Don’t register for national service

1966–75

Donated by John Ellis

Museum of Australian Democracy collection

In November 1964 Prime Minister Robert Menzies announced his government’s decision to introduce a compulsory selective National Service scheme. The scheme required twenty-year-old men to register with the Department of Labour and National Service and, if selected, to serve in the regular Army for two years of full-time continuous service (reduced to eighteen months in 1971), followed by three years part-time service in the Army Reserves. Selection was by means of a biannual ‘birthday ballot’ in which men were randomly selected by their date of birth. The ballot was conducted using a lottery barrel and marbles representing birth dates.

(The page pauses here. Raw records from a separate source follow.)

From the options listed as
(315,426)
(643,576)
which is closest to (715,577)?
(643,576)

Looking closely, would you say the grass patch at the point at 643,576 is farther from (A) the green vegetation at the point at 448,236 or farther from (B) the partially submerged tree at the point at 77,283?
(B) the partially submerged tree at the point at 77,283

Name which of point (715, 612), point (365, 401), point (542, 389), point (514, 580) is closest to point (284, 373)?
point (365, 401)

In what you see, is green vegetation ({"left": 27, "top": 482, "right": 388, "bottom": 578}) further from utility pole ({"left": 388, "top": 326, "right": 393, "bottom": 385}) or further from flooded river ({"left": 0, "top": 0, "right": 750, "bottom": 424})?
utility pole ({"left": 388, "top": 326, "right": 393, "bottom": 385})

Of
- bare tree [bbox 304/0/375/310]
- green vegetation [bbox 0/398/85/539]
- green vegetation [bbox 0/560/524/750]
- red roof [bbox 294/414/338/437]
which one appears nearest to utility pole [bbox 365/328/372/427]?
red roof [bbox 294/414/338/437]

In May 1965 the Defence Act was amended to enable the government to send conscripts to serve overseas and in March 1966 Prime Minister Harold Holt announced that National Servicemen would be sent to Vietnam. Between 1965 and 1972 more than 15,000 National Servicemen fought in the Vietnam War, and 200 were killed.

From 1966 public opposition to conscription and to Australia’s involvement in the Vietnam War intensified. In 1973 the newly-elected Whitlam Labor government amended the National Service Act to abolish conscription.

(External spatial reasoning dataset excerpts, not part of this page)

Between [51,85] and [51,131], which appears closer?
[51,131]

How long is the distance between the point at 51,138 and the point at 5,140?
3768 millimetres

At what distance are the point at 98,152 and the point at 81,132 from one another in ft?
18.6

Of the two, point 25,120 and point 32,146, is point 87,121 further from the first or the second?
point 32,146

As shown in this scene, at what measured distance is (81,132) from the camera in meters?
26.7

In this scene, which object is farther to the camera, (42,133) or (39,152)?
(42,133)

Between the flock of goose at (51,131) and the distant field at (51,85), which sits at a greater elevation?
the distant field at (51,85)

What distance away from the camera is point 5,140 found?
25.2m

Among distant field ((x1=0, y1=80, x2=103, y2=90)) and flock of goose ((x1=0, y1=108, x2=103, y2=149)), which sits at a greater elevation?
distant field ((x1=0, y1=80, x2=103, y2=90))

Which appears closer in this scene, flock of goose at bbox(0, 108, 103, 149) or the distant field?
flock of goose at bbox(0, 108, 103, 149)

The donor of this badge, John Ellis, writes:

I wore this badge to anti-war demonstrations and also on a regular basis to work and other events during the 1960s and 1970s at the time of the Vietnam War. I wore [it] as a token of my opposition to sending young men away to fight in a war that was basically a civil war and not a war of aggression against Australia.

Conscription is against civil liberties. It especially affected me as my two sons were soon to reach conscription age. I was against Australians fighting in a war just to appease the USA. This badge is important to me for all of these reasons and I wore it to let people know how I felt and hopefully to influence them.